Its setting late 18th-century Holland and Dutch Guiana, its hero, John Stedman, an officer in the Scots Brigade in Holland and in Surinam, this small volume by an English writer is a pleasant deviation from routine biography. The son of a Scotsman with the Scots Brigade and a Dutch mother, Stedman, born in Holland in 1744, was predestined to disappointments. Possessed of considerable artistic talent and a fondness for dissipation, plagued his life long by lack of money, in 1772 Stedman went with Dutch troops to Surinam to fight revolting ""Bush Negroes,"" slaves who had fled to the jungles and were happily raiding plantations and settlements. Alternating between a 1 life of luxurious dissipation in Paramaribo and one of misery in the ""Paradise"" of the steaming jungles, Stedman spent years pursuing--and failing to catch--Bush Negroes, and surviving disease, drink and mosquitoes.

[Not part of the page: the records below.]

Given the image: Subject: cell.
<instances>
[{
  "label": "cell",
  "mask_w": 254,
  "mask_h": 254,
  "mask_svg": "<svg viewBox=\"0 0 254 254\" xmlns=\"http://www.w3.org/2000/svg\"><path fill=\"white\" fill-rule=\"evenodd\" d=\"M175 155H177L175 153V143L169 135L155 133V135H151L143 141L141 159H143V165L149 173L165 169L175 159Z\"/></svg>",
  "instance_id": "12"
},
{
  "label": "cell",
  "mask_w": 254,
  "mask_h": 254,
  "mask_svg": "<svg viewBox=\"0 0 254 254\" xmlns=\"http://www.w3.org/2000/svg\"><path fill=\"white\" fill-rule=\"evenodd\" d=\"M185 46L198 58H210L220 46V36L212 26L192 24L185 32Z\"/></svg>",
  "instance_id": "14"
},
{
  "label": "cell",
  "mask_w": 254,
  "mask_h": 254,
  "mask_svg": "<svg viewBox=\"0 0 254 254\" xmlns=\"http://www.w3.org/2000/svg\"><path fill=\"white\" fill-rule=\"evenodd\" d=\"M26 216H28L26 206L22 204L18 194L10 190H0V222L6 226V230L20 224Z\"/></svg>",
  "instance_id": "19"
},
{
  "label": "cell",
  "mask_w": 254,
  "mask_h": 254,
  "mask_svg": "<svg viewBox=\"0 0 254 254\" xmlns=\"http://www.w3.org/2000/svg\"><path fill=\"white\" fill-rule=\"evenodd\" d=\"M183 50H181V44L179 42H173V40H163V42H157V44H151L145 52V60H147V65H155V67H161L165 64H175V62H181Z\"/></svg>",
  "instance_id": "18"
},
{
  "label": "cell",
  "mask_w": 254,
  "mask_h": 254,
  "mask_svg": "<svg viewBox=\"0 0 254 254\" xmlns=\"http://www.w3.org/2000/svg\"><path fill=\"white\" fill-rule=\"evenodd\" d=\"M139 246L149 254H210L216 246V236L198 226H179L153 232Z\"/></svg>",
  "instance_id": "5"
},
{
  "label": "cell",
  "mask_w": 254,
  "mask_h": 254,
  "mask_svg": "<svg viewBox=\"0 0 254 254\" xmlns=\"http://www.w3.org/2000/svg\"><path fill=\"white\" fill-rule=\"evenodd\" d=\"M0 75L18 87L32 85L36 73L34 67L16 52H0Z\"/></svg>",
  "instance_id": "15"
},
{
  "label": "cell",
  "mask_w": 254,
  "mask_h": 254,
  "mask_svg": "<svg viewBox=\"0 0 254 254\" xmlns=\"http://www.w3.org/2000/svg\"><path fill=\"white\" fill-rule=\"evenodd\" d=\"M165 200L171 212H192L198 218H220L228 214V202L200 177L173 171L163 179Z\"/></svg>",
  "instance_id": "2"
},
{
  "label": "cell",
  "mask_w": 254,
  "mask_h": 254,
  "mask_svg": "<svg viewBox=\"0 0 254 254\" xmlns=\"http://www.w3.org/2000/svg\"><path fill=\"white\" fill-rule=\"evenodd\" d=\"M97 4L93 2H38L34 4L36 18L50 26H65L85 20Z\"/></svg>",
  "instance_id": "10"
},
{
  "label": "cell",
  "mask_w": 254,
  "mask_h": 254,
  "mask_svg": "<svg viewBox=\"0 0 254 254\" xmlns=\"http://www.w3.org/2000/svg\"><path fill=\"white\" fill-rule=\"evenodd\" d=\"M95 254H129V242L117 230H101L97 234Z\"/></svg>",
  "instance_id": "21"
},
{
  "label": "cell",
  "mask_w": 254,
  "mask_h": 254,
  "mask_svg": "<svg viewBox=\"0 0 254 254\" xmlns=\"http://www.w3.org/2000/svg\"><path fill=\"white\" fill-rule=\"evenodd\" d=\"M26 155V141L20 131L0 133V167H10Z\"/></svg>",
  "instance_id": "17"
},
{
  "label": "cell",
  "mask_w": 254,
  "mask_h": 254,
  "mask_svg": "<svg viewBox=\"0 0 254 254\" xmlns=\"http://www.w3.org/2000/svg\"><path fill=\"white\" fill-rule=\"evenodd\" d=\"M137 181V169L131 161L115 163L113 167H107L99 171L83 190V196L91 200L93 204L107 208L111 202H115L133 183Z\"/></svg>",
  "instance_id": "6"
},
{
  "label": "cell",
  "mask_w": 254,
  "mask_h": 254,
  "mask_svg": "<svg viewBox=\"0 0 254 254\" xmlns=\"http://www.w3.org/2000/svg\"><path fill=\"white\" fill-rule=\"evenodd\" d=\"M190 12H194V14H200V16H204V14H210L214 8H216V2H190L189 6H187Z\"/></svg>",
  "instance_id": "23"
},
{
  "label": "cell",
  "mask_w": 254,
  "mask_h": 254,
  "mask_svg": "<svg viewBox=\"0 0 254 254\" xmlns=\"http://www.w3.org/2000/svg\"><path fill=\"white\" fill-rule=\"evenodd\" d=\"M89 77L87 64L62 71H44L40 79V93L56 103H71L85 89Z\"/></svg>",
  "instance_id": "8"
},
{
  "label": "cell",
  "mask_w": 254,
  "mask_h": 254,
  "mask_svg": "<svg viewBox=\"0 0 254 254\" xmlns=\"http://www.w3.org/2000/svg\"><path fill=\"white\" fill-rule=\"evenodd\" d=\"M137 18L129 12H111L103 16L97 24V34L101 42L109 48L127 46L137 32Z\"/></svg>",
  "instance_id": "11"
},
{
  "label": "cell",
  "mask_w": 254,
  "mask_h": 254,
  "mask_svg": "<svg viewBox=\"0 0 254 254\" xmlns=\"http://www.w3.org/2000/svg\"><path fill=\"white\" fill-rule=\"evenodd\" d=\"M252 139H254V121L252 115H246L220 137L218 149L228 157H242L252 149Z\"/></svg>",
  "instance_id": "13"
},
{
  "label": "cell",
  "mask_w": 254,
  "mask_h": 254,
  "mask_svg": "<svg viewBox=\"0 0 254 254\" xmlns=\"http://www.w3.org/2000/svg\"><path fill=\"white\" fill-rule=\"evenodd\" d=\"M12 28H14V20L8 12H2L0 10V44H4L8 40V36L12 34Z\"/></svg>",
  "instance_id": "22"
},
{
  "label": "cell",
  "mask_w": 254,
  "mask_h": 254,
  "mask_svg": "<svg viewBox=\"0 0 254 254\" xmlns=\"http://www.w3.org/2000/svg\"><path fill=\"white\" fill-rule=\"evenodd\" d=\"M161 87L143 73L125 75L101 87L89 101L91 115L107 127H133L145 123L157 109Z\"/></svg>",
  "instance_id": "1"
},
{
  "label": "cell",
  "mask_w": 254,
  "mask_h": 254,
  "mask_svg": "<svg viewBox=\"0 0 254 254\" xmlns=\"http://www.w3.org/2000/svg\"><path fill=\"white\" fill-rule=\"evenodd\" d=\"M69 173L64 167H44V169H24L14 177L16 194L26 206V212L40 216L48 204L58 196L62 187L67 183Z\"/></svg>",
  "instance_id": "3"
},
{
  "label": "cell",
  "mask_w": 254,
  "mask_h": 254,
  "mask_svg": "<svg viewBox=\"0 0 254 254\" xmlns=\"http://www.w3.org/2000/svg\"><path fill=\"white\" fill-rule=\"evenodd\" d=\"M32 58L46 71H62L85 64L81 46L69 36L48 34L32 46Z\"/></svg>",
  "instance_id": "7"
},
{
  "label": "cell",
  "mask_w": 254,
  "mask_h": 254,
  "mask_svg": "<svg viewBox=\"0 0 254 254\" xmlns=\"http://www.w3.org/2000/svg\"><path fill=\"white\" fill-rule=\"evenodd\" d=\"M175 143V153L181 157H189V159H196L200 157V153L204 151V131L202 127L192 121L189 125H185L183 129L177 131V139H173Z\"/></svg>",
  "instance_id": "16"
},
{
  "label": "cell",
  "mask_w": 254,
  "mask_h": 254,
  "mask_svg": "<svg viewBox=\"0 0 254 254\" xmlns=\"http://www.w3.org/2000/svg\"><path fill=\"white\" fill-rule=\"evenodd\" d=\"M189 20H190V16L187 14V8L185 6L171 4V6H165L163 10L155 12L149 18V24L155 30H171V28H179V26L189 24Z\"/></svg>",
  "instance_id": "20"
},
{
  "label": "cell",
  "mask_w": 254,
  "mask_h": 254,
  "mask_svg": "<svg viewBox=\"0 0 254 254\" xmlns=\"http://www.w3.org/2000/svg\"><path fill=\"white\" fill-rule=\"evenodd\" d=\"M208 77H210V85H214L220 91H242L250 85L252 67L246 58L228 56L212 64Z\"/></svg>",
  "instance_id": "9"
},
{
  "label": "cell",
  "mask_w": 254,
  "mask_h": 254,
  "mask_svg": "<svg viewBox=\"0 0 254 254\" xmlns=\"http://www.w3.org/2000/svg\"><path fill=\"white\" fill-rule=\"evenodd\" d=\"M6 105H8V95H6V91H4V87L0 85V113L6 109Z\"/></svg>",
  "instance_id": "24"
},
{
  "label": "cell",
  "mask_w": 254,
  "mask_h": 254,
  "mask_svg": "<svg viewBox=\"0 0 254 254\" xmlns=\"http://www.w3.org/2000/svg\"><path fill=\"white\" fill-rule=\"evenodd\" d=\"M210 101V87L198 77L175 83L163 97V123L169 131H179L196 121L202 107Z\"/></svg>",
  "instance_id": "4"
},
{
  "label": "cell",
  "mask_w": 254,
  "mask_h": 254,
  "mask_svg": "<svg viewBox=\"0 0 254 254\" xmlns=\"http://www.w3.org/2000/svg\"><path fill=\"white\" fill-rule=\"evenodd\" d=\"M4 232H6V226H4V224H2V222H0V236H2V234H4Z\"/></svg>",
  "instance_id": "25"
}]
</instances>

Falling in love with a beautiful slave girl, Joanna, but lacking money to buy her, he unsuccessfully tried duce her to return to Holland with him; Joanna loved him, but preferred to stay safely in Paramaribo with an indulgent mistress. Returning alone, Stedman married a Dutch wife, moved to England, where he failed to publish a book on Surinam, and died in 1797. Based on Stedman's diaries and illustrated with his drawings, the book also contains many excellent excerpts from other contemporary accounts of Dutch Guiana.